> we group languages into 14 language groups based on linguistic classification, geography, and cultural similarities. We did this because people living in countries with languages of the same family tend to communicate more often and would benefit from high-quality translations. For instance, one group would include languages spoken in India, like Bengali, Hindi, Marathi, Nepali, Tamil, and Urdu. We systematically mined all possible language pairs within each group.
> To connect the languages of different groups, we identified a small number of bridge languages, which are usually one to three major languages of each group. In the example above, Hindi, Bengali, and Tamil would be bridge languages for Indo-Aryan languages. We then mined parallel training data for all possible combinations of these bridge languages.
A big problem with this kind of massively multilingual machine learning research is that the researchers in question know almost nothing about most of the languages they're dealing with. They also grouped Malayalam with Malay. (Though they also say that they focused on languages that get the most translation requests, so maybe this is down to users getting confused about which language they want.)

### Information provided
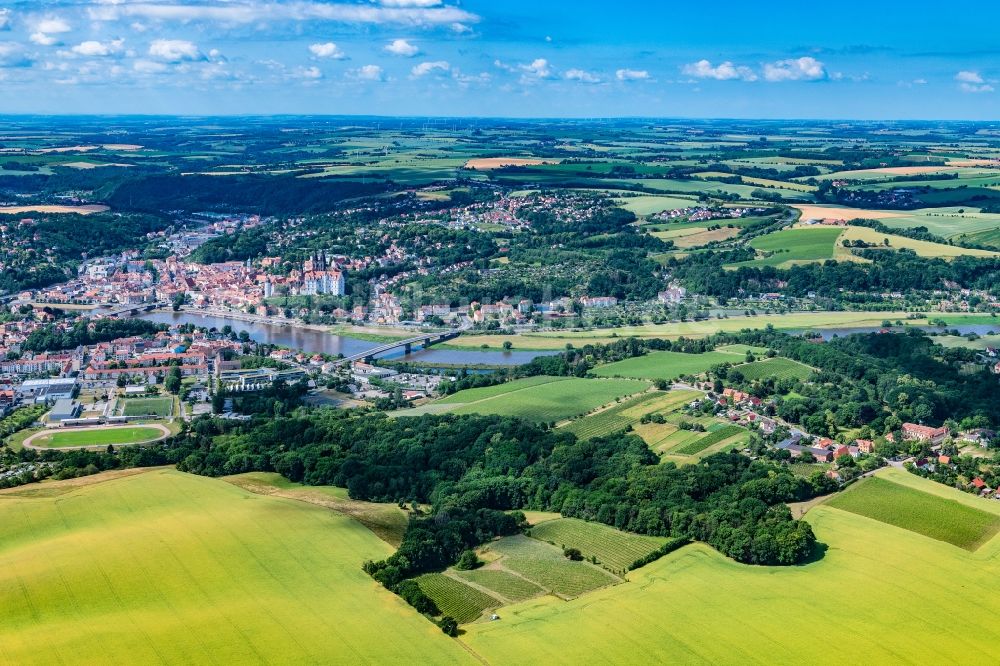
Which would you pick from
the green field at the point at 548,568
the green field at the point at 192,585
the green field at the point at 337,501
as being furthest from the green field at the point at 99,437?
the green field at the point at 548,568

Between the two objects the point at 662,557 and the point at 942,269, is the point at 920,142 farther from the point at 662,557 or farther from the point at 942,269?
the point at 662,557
--
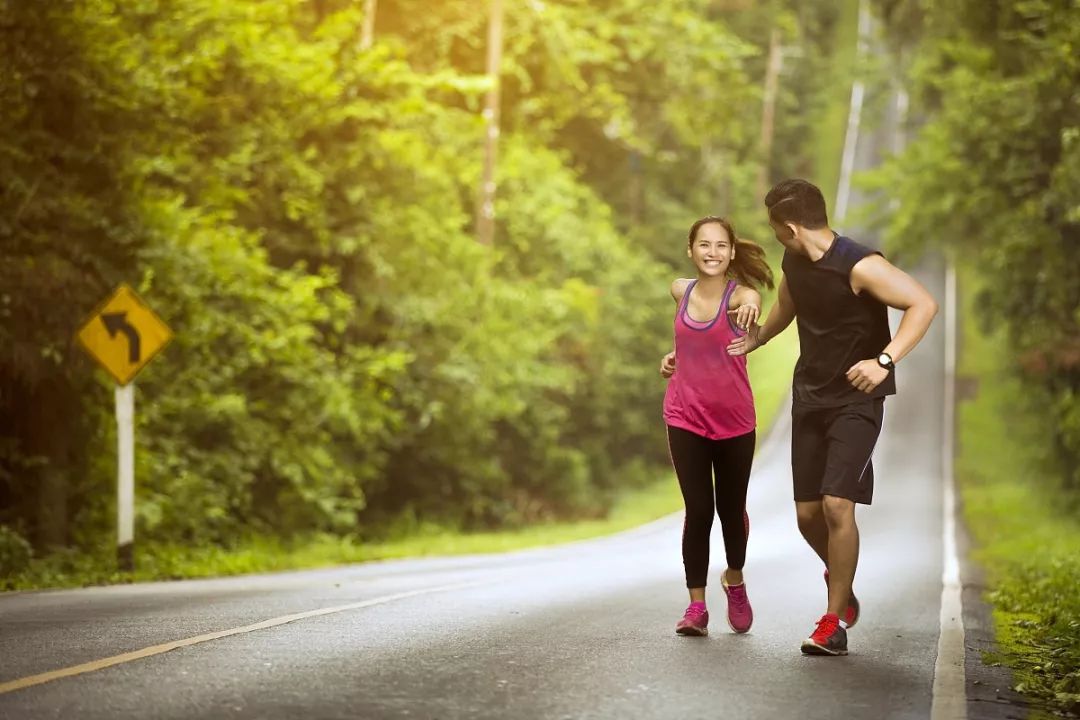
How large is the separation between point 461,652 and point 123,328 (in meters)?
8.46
--
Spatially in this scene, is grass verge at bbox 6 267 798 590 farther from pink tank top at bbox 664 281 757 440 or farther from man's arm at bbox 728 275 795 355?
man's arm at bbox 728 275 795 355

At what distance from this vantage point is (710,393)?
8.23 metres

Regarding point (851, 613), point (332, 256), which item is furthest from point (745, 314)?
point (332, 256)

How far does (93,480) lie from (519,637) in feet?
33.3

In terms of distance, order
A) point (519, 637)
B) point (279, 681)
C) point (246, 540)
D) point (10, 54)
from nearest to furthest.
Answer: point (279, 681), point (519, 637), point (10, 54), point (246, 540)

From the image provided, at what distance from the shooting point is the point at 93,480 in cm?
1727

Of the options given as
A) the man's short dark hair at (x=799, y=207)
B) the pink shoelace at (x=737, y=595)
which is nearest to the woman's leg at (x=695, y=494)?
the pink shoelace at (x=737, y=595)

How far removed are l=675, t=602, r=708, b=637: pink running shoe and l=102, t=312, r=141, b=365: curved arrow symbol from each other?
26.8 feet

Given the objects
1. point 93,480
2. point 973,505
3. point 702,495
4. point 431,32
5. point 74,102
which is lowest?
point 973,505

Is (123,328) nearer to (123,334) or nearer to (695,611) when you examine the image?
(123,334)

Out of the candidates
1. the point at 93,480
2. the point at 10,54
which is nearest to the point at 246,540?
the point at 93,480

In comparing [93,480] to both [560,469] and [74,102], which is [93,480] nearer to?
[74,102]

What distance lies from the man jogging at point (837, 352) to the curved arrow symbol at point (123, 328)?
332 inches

### Questions on the material
1. In the multilingual translation text, can you restate word for word the stretch from "A big problem" through "language they want.)"?
2. Which languages does the multilingual translation text list as examples of languages spoken in India?
3. Answer these questions from the multilingual translation text:
(a) How many language groups are the languages divided into?
(b) Which languages are named as bridge languages in the example?
(c) Which language was grouped with Malayalam?

### Answers for the tasks
1.
A big problem with this kind of massively multilingual machine learning research is that the researchers in question know almost nothing about most of the languages they're dealing with. They also grouped Malayalam with Malay. (Though they also say that they focused on languages that get the most translation requests, so maybe this is down to users getting confused about which language they want.)

2. Bengali, Hindi, Marathi, Nepali, Tamil, Urdu

3.
(a) 14
(b) Hindi, Bengali, and Tamil
(c) Malay